Keeping Frogs as Pets

Poison Arrow Frogs

Poison arrow frogs – also known as poison dart frogs – get their name from the natural poison toxins secreted by their skin as a defensive mechanism.  The poisonous toxins from certain species are traditionally used by local tribes on the ends of their arrows and darts that are used to kill prey.  These frogs are popular as exotic pets not only for their striking bright colours, but because they are active during the day.  Many amphibians are nocturnal, making it harder to observe their behaviour.  They are very small frogs, generally measuring around an inch long when fully grown.

The skin secretions are actually made toxic by the poisonous insects the frogs eat in the wild.  So in captivity, when fed on an adult diet, the skin secretions are safe.  Be aware that frogs caught in the wild and sold as pets will remain toxic and dangerous for some time, so it is advisable to buy captive bred frogs for pets.  They aren’t the easiest of amphibians to keep as pets and are better for experienced pet keepers rather than beginners.  Among the easiest and most popular species to keep as pets are the Striped, Black Legged, Green and Black, Bumble Bee and Dyeing poison arrow frogs.

Habitat & Feeding

Poison arrow frogs need a humid and warm environment to thrive, as a substitute for their natural home in the forests of South and Central America.  It depends on the species, but generally the temperature should be 25-28C during the day, 21C at night, with humidity of 70-100%.  They need a spacious terrarium with a suitable substrate such as bark chippings and plenty of places to hide.  Exotic pet shops sell a range of accessories for decorating your tank, such as model waterfalls.  Several frogs can be kept together in the same tank, but they can get territorial when fully grown, so the tank needs to be large enough to give them all room.

Because they are such small frogs, they need small prey such as aphids, baby woodlice and small crickets.

Clawed Frogs

The African clawed frog (xenopus laevis) is the most commonly kept species of this aquatic frog, which comes from South Africa.  Its body and head appear flattened and it gets its name from the sharp claws on its hind feet.

Habitat & Feeding

You will need to keep your clawed frogs in an aquarium.  The water temperature should be around 20C, so many pet owners don’t heat their tank, just keep it in a warm place.  These frogs don’t like sudden changes in temperature, so be careful when doing partial water changes, which you should do often.  Gravel can be used on the base of the aquarium, as long as it’s large enough not to be ingested by the frogs.  You can add plants if you wish, but it’s not necessary and the frogs are likely to uproot them.

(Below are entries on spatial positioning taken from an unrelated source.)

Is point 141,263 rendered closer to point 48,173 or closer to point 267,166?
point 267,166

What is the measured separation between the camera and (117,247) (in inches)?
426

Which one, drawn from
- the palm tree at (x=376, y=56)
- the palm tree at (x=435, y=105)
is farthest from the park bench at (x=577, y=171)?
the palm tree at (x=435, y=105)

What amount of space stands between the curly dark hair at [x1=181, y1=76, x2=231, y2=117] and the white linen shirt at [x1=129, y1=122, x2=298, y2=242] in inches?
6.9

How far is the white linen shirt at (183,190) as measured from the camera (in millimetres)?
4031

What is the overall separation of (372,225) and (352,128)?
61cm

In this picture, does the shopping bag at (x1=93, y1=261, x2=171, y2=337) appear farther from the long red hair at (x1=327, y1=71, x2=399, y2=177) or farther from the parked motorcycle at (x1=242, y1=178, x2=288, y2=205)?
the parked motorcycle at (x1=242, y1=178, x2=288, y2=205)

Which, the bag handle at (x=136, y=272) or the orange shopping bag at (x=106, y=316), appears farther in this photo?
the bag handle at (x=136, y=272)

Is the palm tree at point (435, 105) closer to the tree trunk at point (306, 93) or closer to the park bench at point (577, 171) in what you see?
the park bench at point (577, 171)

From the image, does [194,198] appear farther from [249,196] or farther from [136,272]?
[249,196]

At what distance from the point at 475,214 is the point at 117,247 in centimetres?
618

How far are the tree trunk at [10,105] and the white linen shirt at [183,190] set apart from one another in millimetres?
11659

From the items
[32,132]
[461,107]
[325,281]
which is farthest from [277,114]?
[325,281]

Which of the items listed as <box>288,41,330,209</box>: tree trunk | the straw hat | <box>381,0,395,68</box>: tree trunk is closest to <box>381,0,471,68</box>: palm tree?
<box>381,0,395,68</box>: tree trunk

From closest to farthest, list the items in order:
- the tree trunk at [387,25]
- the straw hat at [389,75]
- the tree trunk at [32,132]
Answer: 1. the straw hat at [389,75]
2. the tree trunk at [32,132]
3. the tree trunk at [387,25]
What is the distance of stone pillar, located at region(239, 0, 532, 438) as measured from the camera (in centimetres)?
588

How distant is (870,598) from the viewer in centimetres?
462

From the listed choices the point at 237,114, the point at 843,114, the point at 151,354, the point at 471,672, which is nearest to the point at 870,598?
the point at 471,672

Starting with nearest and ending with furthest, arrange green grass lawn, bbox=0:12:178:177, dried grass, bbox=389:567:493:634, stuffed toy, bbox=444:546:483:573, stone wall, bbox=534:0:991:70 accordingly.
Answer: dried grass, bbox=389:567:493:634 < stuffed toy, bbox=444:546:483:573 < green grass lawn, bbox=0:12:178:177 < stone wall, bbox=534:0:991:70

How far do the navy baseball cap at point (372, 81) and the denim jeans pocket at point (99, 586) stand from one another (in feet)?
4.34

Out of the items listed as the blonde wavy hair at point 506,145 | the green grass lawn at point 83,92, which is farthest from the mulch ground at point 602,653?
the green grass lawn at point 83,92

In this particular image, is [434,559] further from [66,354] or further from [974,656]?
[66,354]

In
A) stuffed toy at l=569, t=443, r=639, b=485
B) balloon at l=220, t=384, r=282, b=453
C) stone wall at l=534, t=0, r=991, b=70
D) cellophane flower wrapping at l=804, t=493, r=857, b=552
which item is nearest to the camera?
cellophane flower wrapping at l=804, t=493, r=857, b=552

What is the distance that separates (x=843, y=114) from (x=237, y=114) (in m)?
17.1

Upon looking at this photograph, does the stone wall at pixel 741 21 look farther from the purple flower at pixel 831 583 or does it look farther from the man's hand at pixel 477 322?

Clawed frogs aren’t generally fussy about what they eat.  Fully grown ones can be fed earthworms, maggots and bits of raw fish.  Younger frogs can eat tubifex, whiteworm and bloodworm.

Tree Frogs

As the name suggests, tree frogs naturally live in trees rather than on the ground or underwater.  There are many varieties that can be kept as pets, such as the African Green, the African Big Eyed and the Red Eyed tree frog.  Their size varies according to the species, with the large Cuban tree frog growing up to 15cm long, the White’s or “Dumpy” tree frog from Australia measuring around 10cm and the smaller European tree frog being around 5cm long.

Habitat & Feeding

Tree frogs in captivity need to be kept in a terrarium that is large enough for them to move and jump fairly long distances, with bark or sphagnum moss on the floor.  Like any type of frog, tree frogs will need places to hide, so large pieces of cork back or shop bought accessories can be used.

Tree frogs will need a small bowl of water, which will help with the humidity as well.  It’s important to keep the tank clean and free from mould, so you should clean it out every 3 weeks or so.  Because tree frogs come from warm places in the wild, the terrarium should be heated to about 25C during the day and 20C at night, depending on the particular species you choose.  If you use a lamp to heat your tank, make sure it has a guard to protect your pets from burns.

Tree frogs can be fed a variety of live food, depending on their size, such as crickets, earthworms and insects collected from a garden.